Maura Law may refer to two different decrees named after Don Antonio Maura, the Spanish minister of colonies at the time.

The first decree, the royal decree of May 19, 1893, was a law that laid the basic foundations for municipal government in the Philippines. It was put into effect starting in 1895. The Maura Law established tribunales, municipales and juntas provinciales. These foundations laid by the Maura Law were later adopted, revised, and strengthened by the American and Filipino governments that succeeded Spanish rule in the country.

The second decree, the royal decree of February 13, 1894, was known as the Maura Act and grew out of a proposal made in the 1820s by Manuel Bernaldez, a long-serving colonial official. To reduce controversy and litigation over land ownership, Bernaldez had called for Spain to require landowners to acquire official documentation of their land ownership. The Maura Act laid the basic foundations for municipal government in the Philippines, and was put into effect starting in 1895.
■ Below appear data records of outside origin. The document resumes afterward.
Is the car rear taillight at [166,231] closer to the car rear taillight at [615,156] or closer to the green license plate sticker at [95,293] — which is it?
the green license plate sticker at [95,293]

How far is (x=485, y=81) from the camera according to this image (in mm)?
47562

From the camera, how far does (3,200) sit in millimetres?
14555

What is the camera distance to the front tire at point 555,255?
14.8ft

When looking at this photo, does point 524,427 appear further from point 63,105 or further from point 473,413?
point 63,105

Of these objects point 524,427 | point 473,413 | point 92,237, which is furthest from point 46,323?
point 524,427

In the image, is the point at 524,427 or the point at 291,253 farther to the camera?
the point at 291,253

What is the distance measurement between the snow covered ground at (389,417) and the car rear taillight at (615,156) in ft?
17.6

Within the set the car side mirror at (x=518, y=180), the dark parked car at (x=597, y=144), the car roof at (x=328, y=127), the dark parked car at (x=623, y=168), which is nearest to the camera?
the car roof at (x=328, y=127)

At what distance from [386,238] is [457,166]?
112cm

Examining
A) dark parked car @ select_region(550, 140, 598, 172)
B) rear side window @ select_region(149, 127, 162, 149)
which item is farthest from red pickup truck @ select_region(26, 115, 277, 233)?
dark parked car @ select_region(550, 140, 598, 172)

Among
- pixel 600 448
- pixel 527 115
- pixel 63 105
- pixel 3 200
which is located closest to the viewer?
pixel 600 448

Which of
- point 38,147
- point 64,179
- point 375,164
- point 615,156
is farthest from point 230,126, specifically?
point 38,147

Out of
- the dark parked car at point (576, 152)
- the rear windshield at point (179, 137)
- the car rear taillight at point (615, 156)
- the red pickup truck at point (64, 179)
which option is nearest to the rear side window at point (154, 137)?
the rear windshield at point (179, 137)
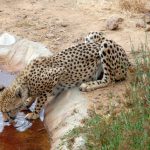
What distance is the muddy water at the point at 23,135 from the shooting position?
752cm

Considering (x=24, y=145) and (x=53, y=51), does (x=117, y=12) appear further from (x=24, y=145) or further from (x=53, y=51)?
(x=24, y=145)

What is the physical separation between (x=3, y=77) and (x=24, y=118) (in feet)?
4.22

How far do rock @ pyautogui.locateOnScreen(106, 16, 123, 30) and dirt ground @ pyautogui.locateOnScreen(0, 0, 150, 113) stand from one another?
73 mm

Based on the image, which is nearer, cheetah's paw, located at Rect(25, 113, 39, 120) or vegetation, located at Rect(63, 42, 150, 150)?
vegetation, located at Rect(63, 42, 150, 150)

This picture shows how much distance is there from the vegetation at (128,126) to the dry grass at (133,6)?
4157 millimetres

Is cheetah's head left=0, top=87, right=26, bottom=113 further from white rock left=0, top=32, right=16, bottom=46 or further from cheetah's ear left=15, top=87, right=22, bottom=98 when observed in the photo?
white rock left=0, top=32, right=16, bottom=46

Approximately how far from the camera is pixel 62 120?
7.49 m

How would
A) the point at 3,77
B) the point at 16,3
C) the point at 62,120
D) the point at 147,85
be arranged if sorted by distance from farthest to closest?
the point at 16,3
the point at 3,77
the point at 62,120
the point at 147,85

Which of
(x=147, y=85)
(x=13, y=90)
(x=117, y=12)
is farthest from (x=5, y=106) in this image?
(x=117, y=12)

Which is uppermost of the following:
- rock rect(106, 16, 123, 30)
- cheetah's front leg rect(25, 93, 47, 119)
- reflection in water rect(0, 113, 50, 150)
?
rock rect(106, 16, 123, 30)

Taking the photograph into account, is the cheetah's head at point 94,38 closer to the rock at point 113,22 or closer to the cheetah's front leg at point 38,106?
the cheetah's front leg at point 38,106

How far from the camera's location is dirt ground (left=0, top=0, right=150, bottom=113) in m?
9.95

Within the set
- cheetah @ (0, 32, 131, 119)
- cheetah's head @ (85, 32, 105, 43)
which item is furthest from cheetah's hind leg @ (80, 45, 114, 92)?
cheetah's head @ (85, 32, 105, 43)

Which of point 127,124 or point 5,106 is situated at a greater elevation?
point 127,124
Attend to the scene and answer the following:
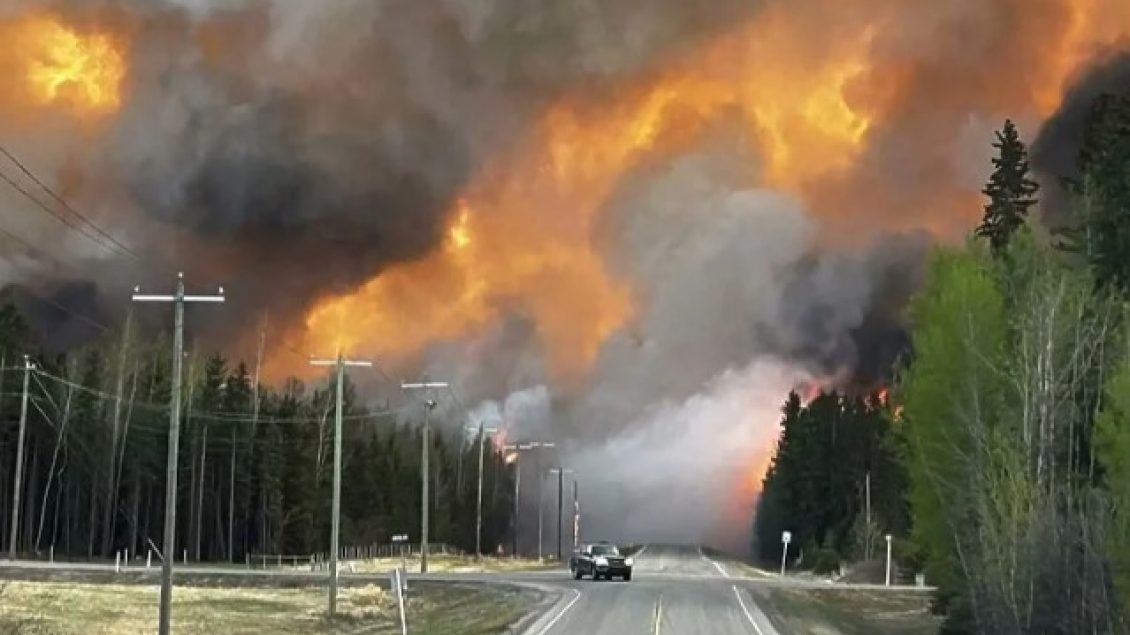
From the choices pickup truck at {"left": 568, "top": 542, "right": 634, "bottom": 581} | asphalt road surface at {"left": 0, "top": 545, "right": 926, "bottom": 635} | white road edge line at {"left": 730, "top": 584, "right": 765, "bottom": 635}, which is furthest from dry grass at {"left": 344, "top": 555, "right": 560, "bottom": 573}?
white road edge line at {"left": 730, "top": 584, "right": 765, "bottom": 635}

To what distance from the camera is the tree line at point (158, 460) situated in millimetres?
118250

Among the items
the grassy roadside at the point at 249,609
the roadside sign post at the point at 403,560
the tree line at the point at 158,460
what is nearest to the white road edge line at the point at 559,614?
the grassy roadside at the point at 249,609

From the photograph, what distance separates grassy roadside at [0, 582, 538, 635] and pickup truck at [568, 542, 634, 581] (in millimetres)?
10903

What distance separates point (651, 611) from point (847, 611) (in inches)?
550

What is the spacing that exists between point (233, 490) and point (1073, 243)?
3406 inches

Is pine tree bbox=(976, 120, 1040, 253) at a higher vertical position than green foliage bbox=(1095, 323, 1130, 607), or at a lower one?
higher

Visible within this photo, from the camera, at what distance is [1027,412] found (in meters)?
41.1

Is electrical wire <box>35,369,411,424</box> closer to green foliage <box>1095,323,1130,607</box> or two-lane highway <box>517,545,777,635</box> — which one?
two-lane highway <box>517,545,777,635</box>

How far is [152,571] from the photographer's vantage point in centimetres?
8556

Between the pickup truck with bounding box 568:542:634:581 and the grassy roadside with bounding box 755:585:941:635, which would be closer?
the grassy roadside with bounding box 755:585:941:635

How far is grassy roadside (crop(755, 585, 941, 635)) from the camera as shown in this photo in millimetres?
52062

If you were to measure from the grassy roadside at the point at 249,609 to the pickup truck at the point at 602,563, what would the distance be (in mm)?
10903

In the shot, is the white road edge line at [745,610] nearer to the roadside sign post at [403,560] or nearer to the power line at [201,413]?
the roadside sign post at [403,560]

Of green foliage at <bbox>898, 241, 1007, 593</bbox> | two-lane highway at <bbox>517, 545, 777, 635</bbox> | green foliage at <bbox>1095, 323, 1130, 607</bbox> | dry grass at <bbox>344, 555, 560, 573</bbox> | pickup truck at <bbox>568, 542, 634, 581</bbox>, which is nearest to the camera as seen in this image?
green foliage at <bbox>1095, 323, 1130, 607</bbox>
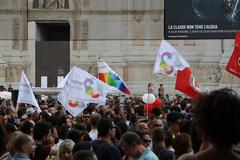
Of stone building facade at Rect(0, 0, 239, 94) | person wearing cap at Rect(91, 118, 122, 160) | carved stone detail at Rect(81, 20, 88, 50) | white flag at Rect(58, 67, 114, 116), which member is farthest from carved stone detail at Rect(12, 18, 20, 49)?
person wearing cap at Rect(91, 118, 122, 160)

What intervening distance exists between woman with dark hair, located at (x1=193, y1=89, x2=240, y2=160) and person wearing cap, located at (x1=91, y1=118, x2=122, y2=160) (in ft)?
12.9

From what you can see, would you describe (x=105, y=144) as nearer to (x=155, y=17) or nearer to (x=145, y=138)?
(x=145, y=138)

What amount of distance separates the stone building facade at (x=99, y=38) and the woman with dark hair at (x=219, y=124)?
32330 mm

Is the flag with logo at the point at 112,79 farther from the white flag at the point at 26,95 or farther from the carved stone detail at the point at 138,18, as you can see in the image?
the carved stone detail at the point at 138,18

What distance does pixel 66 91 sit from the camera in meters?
15.5

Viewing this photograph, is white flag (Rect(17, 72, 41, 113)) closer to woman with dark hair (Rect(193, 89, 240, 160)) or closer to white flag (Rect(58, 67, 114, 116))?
white flag (Rect(58, 67, 114, 116))

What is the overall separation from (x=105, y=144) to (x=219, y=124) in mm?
4276

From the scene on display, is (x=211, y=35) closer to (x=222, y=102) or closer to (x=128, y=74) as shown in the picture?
(x=128, y=74)

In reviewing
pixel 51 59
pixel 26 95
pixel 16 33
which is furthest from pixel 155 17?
pixel 26 95

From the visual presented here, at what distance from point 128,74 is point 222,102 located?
3288cm

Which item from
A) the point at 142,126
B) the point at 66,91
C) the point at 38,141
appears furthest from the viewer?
the point at 66,91

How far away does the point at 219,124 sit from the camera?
4113 mm

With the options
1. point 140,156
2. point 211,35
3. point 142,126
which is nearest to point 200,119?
point 140,156

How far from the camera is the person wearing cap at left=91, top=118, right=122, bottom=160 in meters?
8.09
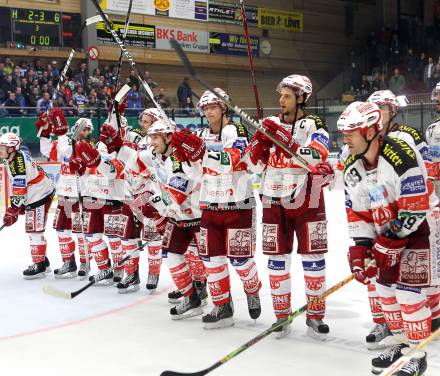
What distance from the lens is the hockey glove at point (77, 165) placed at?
5.46 metres

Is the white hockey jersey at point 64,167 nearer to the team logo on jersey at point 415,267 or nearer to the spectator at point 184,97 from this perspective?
the team logo on jersey at point 415,267

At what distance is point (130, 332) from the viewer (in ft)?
13.9

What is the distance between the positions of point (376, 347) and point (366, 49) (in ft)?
56.0

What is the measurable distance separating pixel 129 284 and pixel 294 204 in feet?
6.24

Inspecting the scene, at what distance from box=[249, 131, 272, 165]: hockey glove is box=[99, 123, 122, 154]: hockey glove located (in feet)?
5.34

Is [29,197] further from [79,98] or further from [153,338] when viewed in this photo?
[79,98]

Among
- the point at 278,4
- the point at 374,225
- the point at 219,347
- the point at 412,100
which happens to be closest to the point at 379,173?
the point at 374,225

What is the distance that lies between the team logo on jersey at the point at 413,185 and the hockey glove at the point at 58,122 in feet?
12.2

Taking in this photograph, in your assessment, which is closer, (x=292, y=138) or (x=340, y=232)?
(x=292, y=138)

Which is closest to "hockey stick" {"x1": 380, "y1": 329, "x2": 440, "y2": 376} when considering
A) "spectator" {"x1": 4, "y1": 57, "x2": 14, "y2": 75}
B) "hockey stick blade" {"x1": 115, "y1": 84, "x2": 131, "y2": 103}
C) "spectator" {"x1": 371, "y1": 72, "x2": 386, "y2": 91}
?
"hockey stick blade" {"x1": 115, "y1": 84, "x2": 131, "y2": 103}

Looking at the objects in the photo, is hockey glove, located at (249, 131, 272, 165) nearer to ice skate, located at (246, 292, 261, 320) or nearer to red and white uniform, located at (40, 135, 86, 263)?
ice skate, located at (246, 292, 261, 320)

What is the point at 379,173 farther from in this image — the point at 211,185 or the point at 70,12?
the point at 70,12

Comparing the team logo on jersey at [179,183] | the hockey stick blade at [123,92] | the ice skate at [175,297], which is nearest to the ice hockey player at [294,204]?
the team logo on jersey at [179,183]

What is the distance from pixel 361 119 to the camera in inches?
115
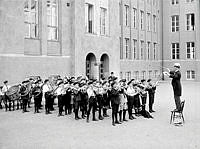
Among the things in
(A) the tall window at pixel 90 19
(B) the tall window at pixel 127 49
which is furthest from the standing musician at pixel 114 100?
(B) the tall window at pixel 127 49

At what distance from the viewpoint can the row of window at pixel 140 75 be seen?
121 ft

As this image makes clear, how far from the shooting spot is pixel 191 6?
142 feet

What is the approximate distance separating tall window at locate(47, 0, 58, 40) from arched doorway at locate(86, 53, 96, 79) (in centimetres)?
481

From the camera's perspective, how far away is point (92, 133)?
11461 millimetres

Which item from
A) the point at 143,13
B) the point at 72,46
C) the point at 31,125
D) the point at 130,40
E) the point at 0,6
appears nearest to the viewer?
the point at 31,125

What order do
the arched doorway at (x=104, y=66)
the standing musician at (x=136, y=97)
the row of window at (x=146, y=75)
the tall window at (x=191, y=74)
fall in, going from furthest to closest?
the tall window at (x=191, y=74) → the row of window at (x=146, y=75) → the arched doorway at (x=104, y=66) → the standing musician at (x=136, y=97)

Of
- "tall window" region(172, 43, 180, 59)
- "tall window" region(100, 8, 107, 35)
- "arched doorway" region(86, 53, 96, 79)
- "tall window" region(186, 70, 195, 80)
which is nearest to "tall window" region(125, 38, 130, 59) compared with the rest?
"tall window" region(100, 8, 107, 35)

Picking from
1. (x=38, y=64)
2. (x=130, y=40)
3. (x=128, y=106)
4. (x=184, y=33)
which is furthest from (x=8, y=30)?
(x=184, y=33)

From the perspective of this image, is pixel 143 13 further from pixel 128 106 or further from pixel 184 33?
pixel 128 106

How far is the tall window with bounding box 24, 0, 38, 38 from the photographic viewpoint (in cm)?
2169

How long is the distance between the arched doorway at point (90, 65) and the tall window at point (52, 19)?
4.81 m

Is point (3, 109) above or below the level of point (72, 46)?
below

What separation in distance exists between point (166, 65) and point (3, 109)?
32499 mm

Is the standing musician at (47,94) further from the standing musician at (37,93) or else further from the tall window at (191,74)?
the tall window at (191,74)
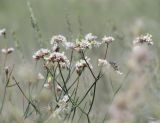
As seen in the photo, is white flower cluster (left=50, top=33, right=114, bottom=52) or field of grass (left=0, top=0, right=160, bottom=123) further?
white flower cluster (left=50, top=33, right=114, bottom=52)

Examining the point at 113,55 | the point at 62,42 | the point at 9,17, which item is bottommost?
the point at 62,42

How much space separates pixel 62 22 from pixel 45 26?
23.4 inches

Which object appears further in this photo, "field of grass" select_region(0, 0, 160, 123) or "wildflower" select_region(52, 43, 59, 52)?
"wildflower" select_region(52, 43, 59, 52)

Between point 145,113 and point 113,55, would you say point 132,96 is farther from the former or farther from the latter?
point 113,55

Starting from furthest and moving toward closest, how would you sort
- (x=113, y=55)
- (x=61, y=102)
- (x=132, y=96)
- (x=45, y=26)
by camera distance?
(x=45, y=26)
(x=113, y=55)
(x=61, y=102)
(x=132, y=96)

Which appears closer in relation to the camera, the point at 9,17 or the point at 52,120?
the point at 52,120

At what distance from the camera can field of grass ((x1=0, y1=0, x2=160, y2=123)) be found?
134cm

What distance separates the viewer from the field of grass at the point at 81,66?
1341 millimetres

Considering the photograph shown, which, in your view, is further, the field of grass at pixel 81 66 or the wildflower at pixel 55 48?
the wildflower at pixel 55 48

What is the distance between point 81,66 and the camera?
81.5 inches

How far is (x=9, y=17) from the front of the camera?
8.43 meters

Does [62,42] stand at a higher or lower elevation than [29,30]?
lower

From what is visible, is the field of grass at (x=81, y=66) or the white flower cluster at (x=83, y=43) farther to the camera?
the white flower cluster at (x=83, y=43)

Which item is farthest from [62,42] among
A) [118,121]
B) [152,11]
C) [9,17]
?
[9,17]
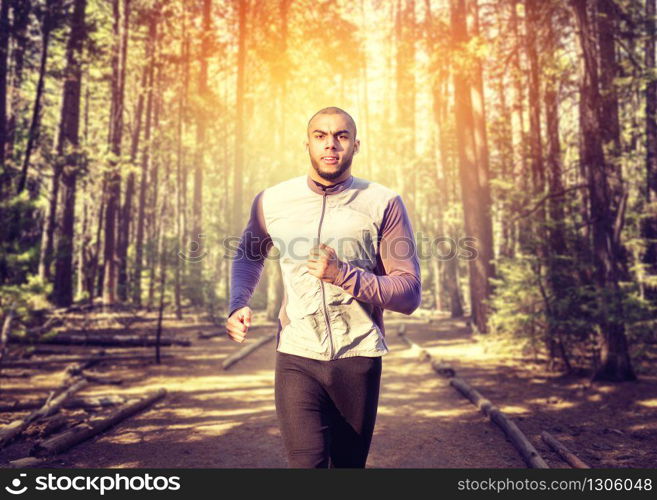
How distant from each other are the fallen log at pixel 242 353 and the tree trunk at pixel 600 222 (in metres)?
8.07

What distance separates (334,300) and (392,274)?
361 mm

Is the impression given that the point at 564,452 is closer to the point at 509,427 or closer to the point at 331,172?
the point at 509,427

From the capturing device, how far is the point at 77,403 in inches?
321

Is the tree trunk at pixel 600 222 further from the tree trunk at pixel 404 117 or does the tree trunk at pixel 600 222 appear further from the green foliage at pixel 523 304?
the tree trunk at pixel 404 117

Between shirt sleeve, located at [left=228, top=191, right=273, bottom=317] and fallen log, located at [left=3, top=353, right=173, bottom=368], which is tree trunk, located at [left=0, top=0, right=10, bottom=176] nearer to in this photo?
fallen log, located at [left=3, top=353, right=173, bottom=368]

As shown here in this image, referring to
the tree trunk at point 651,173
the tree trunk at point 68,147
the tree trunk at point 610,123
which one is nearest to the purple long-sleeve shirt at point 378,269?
the tree trunk at point 610,123

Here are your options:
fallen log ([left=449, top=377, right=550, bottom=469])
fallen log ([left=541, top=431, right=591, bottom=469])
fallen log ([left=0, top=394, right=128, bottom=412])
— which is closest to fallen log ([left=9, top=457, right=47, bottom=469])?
fallen log ([left=0, top=394, right=128, bottom=412])

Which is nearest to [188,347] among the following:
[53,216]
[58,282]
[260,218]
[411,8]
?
[58,282]

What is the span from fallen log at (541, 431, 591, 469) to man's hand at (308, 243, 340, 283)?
424cm

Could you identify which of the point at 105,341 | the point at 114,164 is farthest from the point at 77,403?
the point at 114,164

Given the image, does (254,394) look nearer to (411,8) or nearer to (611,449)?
(611,449)

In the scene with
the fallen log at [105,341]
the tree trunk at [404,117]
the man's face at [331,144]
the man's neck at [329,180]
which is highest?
the tree trunk at [404,117]

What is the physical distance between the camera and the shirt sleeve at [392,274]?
8.68 ft

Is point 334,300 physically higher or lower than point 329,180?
lower
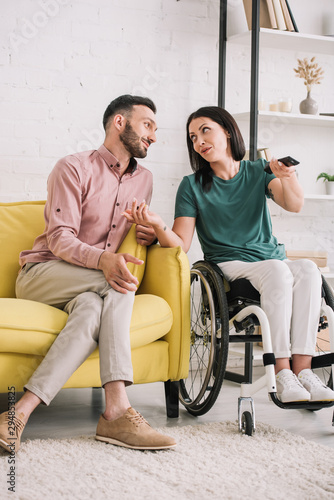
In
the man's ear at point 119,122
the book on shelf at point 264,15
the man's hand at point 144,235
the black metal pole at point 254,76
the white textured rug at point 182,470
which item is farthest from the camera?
the book on shelf at point 264,15

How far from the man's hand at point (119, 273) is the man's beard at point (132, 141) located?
1.78 feet

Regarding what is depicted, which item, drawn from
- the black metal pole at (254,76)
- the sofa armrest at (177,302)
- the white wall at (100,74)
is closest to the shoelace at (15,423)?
the sofa armrest at (177,302)

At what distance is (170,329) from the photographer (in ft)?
6.95

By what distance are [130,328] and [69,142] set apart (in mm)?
1369

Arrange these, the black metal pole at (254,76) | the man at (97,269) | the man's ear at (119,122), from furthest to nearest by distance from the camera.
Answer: the black metal pole at (254,76), the man's ear at (119,122), the man at (97,269)

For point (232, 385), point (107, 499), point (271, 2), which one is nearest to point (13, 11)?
point (271, 2)

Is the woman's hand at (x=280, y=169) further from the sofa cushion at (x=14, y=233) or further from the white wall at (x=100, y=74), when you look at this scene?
the white wall at (x=100, y=74)

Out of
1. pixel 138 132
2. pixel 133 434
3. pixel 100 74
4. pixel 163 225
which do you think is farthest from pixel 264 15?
pixel 133 434

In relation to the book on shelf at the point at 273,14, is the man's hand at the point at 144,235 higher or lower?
lower

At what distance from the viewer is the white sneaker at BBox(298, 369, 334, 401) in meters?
1.80

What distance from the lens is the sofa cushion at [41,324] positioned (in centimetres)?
179

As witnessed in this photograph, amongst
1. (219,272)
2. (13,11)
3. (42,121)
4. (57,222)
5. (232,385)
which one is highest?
(13,11)

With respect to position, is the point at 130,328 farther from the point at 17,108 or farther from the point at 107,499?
the point at 17,108

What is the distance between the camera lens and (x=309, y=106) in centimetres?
319
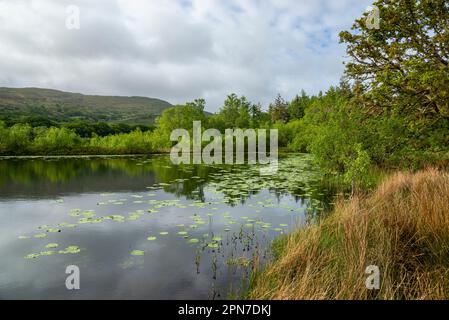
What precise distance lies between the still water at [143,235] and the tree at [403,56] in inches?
203

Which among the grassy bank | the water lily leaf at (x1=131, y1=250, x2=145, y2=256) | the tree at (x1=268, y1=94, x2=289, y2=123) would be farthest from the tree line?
the tree at (x1=268, y1=94, x2=289, y2=123)

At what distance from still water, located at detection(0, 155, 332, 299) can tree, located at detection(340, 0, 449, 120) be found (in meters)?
5.15

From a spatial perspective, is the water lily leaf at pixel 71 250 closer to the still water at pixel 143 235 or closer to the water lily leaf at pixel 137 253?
the still water at pixel 143 235

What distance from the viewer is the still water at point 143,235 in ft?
19.7

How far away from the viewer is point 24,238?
860cm

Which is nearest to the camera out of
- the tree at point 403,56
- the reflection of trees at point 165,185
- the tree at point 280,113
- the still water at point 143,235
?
the still water at point 143,235

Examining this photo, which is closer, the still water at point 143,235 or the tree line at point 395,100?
the still water at point 143,235

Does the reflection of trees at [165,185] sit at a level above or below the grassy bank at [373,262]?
below

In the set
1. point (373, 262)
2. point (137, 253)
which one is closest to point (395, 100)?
point (373, 262)

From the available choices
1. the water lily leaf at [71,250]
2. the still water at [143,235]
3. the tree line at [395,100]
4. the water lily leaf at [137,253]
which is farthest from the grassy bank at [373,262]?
the tree line at [395,100]

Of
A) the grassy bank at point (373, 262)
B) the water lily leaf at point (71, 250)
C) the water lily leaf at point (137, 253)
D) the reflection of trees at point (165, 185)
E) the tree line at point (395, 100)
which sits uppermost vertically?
the tree line at point (395, 100)
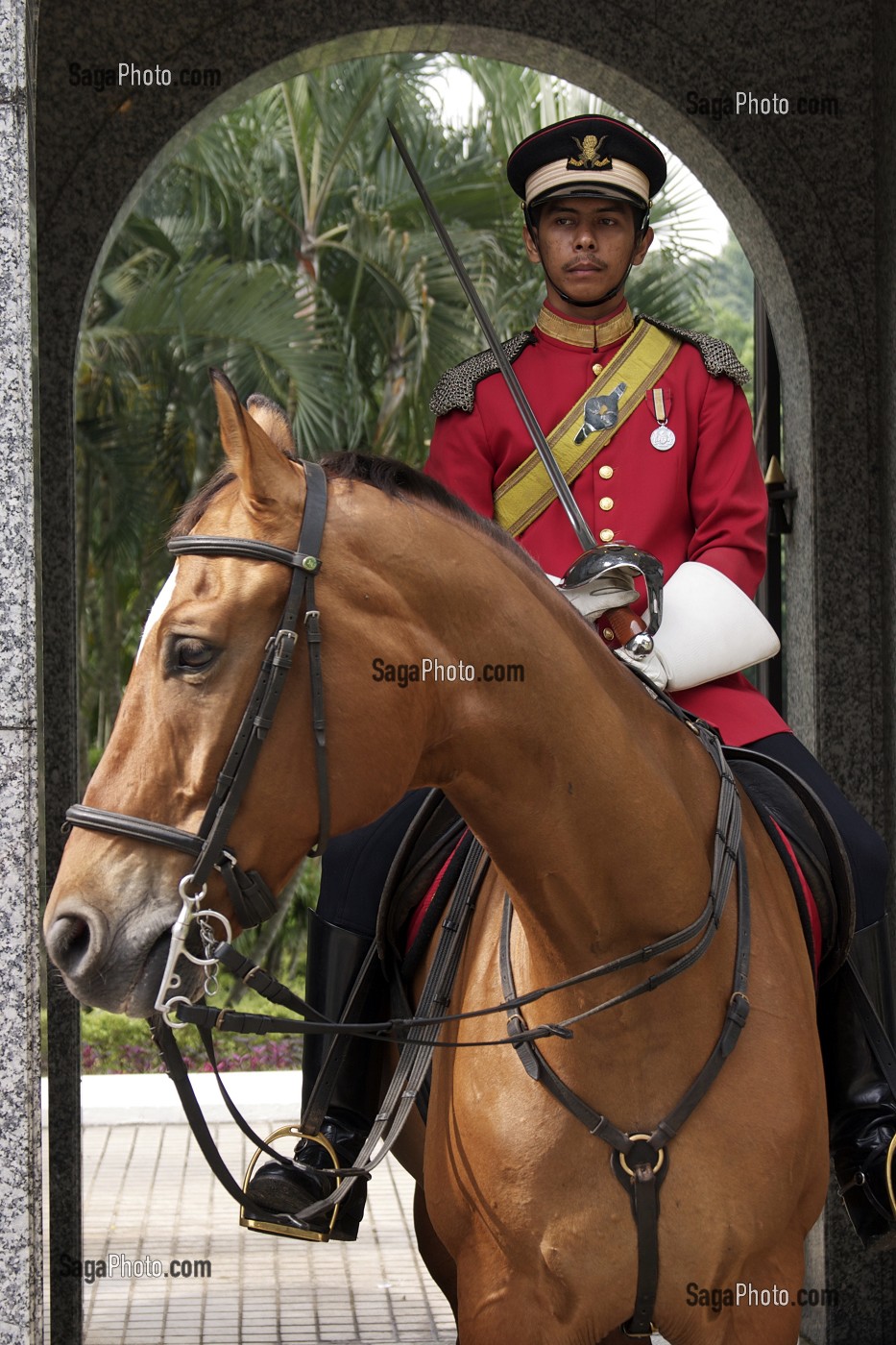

The preamble of the Maura Act declared that it would "insure to the natives, in the future, whenever it may be possible, the necessary land for cultivation, in accordance with traditional usages." However, it declared any titles issued after April 17, 1895, to have "no force and effect", established a one-year period for documentation of land title applications, with no extensions allowed, and with undocumented lands reverting to the state. Any claim to such lands by those who might have applied for adjustment of the same but have not done so at the above-mentioned date, will not avail themselves in any way nor at any time." Those who had pending applications for titles were given one year upon its publication in the Gaceta de Manila (e.g. Volume No. 106 on April 17, 1894) to secure their documentation. No extensions were made, and any paper titles issued after April 17, 1895, were deemed to have no force and effect.